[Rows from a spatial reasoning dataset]
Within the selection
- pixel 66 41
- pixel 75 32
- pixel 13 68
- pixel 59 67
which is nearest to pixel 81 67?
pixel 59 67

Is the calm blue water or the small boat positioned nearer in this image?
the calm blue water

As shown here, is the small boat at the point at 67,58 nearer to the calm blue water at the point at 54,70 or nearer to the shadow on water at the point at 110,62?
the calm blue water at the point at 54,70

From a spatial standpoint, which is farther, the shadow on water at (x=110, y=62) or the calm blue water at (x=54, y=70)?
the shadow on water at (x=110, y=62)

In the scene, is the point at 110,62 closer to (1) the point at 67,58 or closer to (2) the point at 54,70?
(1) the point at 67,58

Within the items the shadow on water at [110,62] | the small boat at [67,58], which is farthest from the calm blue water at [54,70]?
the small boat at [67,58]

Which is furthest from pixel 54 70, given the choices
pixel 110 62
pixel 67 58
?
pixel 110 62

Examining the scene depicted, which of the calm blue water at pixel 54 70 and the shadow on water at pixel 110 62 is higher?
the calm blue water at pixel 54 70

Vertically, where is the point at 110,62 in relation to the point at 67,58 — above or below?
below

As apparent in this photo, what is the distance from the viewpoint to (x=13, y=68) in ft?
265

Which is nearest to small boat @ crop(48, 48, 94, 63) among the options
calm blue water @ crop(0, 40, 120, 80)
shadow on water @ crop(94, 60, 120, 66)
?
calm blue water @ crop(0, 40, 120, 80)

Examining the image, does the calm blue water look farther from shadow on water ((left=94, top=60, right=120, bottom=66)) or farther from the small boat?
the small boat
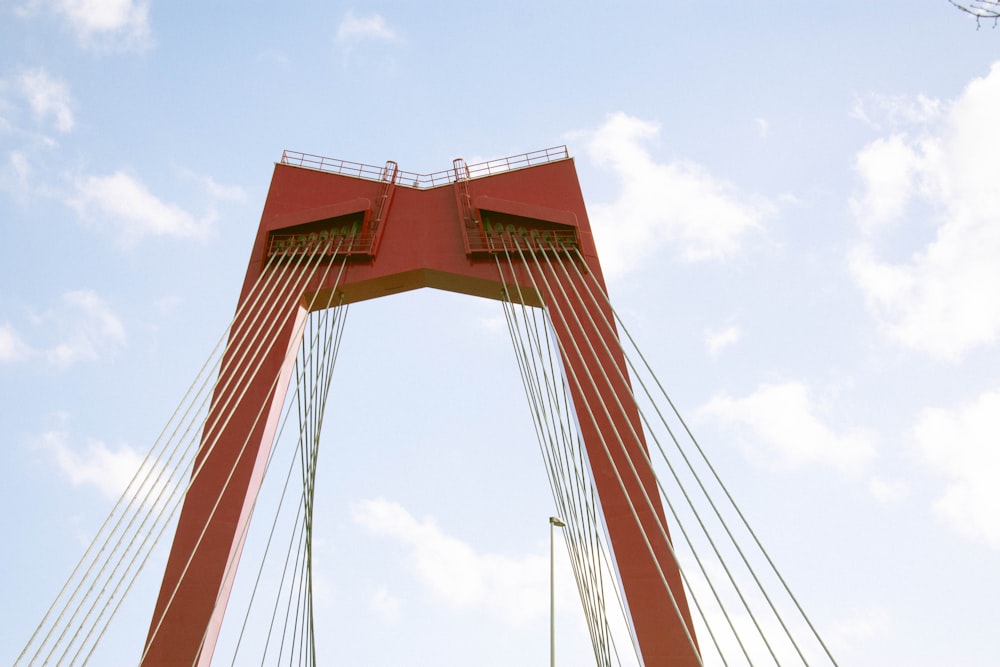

INSTRUCTIONS TO FOLLOW:
Please show every line in the listing above that contains the word "crop".

EXERCISE SOLUTION:
Which is nearest to small boat @ crop(48, 48, 94, 63) among the options
calm blue water @ crop(0, 40, 120, 80)
shadow on water @ crop(94, 60, 120, 66)
calm blue water @ crop(0, 40, 120, 80)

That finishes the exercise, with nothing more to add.